Written by 10:05 Database administration, Work with data

SQL VARCHAR Data Type Do’s and Don’ts for Faster Databases

CodingSight - The Best SQL VARCHAR Do's and Don'ts for Faster Databases

This post has “strings attached: for a good reason. We are going to explore deep into SQL VARCHAR, the data type that deals with strings.

Also, this is “for your eyes only” because without strings, there will be no blog posts, web pages, game instructions, bookmarked recipes, and a lot more for our eyes to read and enjoy. We deal with a gazillion strings every day. So, as developers, you and I are responsible for making this sort of data efficient to store and access.

With this in mind, we will cover what matters best for storage and performance. Enter the do’s and don’ts for this data type.

But before that, VARCHAR is just one of the string types in SQL. What makes it different?

What is VARCHAR in SQL? (With Examples)

VARCHAR is a string or character data type of varying size. You can store letters, numbers, and symbols with it. Starting with SQL Server 2019, you can use the full range of Unicode characters when using a collation with UTF-8 support.

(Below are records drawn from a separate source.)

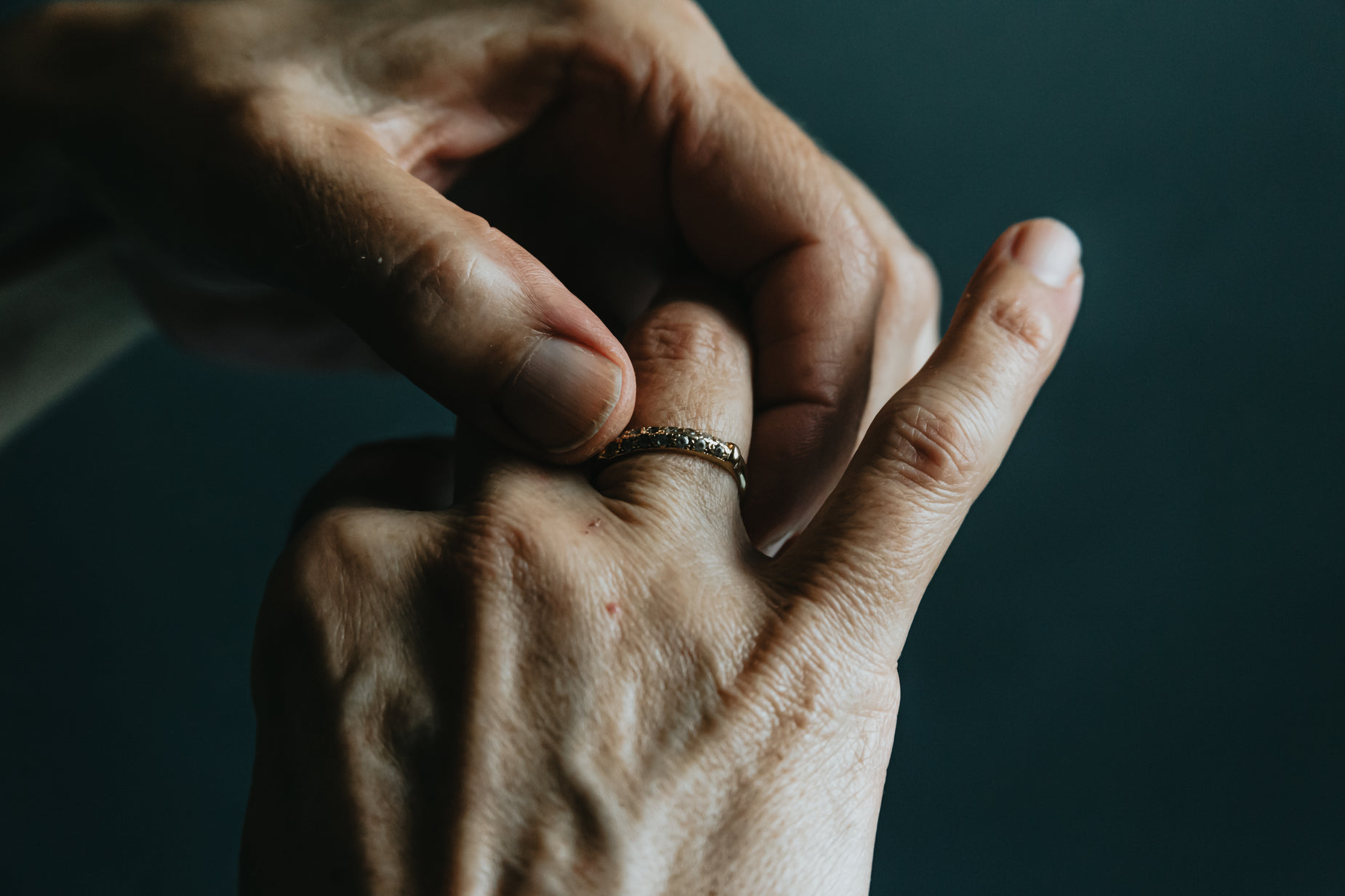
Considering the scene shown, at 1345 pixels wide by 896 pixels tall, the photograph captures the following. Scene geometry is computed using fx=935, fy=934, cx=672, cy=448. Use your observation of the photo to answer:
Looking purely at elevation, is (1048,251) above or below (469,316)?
above

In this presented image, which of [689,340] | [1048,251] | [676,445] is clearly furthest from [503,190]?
[1048,251]

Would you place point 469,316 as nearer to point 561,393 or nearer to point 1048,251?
point 561,393

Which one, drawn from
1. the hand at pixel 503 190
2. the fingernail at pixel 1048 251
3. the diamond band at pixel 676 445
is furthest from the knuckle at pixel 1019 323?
the diamond band at pixel 676 445

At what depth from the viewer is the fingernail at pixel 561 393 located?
0.71 metres

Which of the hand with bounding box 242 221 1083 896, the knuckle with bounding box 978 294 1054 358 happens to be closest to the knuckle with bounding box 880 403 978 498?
the hand with bounding box 242 221 1083 896

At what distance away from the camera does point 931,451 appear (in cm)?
75

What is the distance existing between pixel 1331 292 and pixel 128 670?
1.61 metres

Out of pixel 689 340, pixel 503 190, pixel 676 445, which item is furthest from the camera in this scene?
pixel 503 190

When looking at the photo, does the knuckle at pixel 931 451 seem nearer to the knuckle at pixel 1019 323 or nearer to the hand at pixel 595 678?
the hand at pixel 595 678

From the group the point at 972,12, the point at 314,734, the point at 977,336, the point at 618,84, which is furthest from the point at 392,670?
the point at 972,12

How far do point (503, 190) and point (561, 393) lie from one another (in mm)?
524

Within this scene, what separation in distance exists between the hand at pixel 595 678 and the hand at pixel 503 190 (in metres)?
0.11

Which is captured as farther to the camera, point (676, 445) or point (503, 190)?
point (503, 190)

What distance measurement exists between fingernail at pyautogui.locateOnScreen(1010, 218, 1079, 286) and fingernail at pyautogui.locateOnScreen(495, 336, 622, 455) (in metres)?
0.44
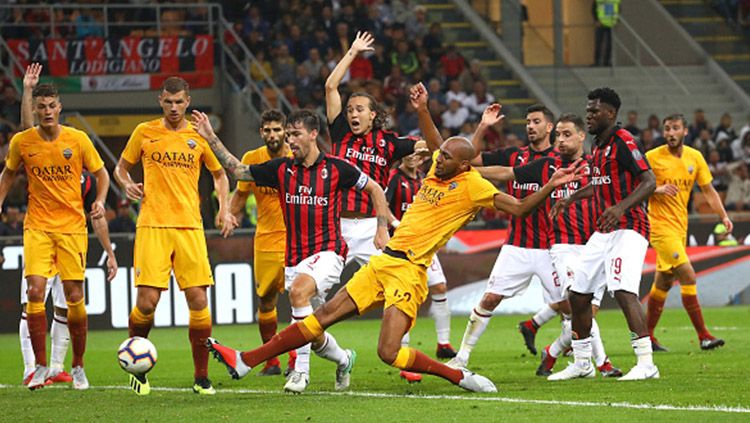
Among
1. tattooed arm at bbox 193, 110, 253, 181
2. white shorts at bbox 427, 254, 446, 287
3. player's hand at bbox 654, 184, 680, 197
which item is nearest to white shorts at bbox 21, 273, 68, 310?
tattooed arm at bbox 193, 110, 253, 181

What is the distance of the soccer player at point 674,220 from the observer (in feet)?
48.9

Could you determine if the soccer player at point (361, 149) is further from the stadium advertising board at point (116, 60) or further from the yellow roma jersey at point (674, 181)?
the stadium advertising board at point (116, 60)

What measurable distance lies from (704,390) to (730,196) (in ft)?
50.0

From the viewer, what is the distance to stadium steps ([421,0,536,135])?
2934 cm

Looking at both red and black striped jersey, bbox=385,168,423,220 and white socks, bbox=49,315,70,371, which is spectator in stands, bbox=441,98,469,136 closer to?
red and black striped jersey, bbox=385,168,423,220

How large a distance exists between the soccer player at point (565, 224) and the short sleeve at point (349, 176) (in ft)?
4.33

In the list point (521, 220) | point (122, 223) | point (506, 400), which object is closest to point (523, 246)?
point (521, 220)

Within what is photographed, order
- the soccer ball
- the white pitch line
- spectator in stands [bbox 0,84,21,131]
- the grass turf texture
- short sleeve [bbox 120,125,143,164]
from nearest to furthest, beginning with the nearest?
1. the white pitch line
2. the grass turf texture
3. the soccer ball
4. short sleeve [bbox 120,125,143,164]
5. spectator in stands [bbox 0,84,21,131]

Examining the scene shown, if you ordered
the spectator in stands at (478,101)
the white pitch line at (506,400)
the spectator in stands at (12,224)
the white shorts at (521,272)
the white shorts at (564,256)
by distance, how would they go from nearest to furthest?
1. the white pitch line at (506,400)
2. the white shorts at (564,256)
3. the white shorts at (521,272)
4. the spectator in stands at (12,224)
5. the spectator in stands at (478,101)

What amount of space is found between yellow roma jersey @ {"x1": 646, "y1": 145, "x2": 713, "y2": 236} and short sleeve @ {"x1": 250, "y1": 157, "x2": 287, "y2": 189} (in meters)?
5.38

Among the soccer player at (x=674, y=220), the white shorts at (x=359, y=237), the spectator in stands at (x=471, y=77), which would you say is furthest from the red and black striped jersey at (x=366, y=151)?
the spectator in stands at (x=471, y=77)

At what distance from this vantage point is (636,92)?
28.5 meters

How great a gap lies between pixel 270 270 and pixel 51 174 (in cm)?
217

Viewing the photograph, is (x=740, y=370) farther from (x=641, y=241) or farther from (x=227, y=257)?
(x=227, y=257)
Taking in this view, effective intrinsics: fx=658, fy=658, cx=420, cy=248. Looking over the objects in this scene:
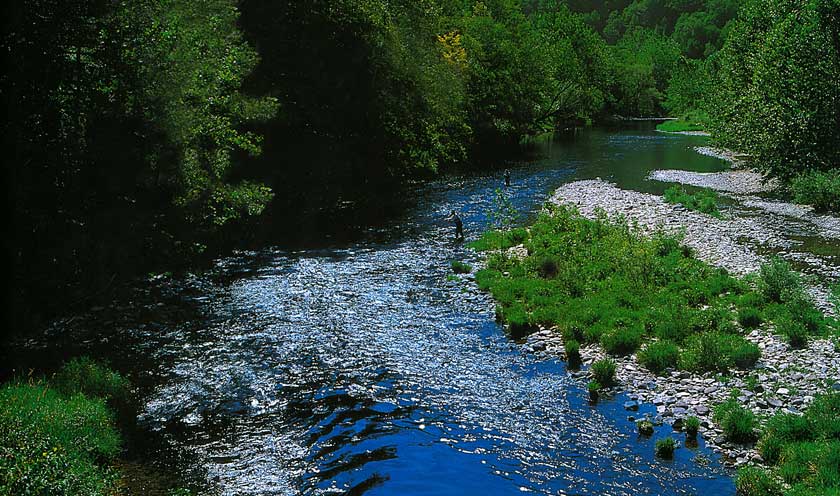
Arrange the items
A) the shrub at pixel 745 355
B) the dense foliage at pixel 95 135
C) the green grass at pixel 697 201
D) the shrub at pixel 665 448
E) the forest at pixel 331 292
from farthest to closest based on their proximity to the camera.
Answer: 1. the green grass at pixel 697 201
2. the dense foliage at pixel 95 135
3. the shrub at pixel 745 355
4. the forest at pixel 331 292
5. the shrub at pixel 665 448

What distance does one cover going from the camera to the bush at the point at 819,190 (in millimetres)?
33812

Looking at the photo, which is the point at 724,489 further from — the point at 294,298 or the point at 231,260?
the point at 231,260

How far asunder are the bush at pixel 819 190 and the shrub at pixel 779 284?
1597 cm

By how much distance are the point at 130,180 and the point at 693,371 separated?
1826 centimetres

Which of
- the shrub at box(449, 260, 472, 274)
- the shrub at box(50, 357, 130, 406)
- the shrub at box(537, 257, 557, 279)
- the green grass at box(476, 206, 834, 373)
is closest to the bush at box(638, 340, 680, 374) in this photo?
the green grass at box(476, 206, 834, 373)

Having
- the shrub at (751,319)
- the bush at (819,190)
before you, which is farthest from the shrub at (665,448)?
the bush at (819,190)

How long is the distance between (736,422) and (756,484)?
6.92 feet

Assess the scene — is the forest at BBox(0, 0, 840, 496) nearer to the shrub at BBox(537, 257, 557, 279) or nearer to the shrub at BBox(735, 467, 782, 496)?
the shrub at BBox(735, 467, 782, 496)

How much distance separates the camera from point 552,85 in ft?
302

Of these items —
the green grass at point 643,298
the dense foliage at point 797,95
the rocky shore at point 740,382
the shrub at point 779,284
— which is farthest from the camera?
the dense foliage at point 797,95

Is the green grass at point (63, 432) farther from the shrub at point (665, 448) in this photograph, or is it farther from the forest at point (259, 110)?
the shrub at point (665, 448)

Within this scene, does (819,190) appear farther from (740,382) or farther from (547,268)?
(740,382)

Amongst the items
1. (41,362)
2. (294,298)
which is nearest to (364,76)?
(294,298)

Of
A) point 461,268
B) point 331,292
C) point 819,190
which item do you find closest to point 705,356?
point 461,268
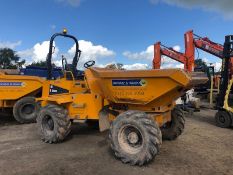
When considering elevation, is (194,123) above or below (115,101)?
below

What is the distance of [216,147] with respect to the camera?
6.55 m

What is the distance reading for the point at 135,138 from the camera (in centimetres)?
545

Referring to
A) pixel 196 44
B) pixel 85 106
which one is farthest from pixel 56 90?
pixel 196 44

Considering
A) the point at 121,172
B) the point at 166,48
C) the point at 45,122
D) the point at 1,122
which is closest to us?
the point at 121,172

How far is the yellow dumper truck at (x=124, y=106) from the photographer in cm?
514

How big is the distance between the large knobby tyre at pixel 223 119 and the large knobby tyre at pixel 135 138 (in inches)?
180

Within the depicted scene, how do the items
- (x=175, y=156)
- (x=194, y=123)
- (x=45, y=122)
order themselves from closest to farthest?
(x=175, y=156) → (x=45, y=122) → (x=194, y=123)

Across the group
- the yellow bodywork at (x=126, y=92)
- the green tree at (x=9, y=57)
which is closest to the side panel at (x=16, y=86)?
the yellow bodywork at (x=126, y=92)

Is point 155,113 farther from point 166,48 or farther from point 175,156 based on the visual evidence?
point 166,48

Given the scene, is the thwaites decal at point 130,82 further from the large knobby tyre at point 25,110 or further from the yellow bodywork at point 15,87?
the yellow bodywork at point 15,87

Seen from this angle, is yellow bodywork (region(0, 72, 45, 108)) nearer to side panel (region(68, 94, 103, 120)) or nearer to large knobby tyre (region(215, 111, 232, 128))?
side panel (region(68, 94, 103, 120))

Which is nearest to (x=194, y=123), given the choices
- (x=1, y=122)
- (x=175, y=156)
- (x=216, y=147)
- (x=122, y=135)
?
(x=216, y=147)

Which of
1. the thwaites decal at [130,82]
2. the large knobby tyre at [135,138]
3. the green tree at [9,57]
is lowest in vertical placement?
the large knobby tyre at [135,138]

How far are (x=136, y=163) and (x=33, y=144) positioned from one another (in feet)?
8.94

You can declare VARCHAR columns or variables using VARCHAR[(n)], where n stands for the string size in bytes. The range of values for n is 1 to 8000. That’s a lot of character data. But even more, you can declare it using VARCHAR(MAX) if you need a gigantic string of up to 2GB. That’s big enough for your list of secrets and private stuff in your diary! However, note that you can also declare it without the size and it defaults to 1 if you do that.

Let’s have an example.

DECLARE @actor VARCHAR(20) = 'Robert Downey Jr.';
DECLARE @movieCharacter VARCHAR(10) = 'Iron Man';

DECLARE @movie VARCHAR = 'Avengers';

SELECT @actor, @movieCharacter, @movie 
VARCHAR examples with different sizes and one without a size defined

In Figure 1, the first 2 columns have their sizes defined. The third column is left without a size. So, the word “Avengers” is truncated because a VARCHAR without a size declared defaults to 1 character.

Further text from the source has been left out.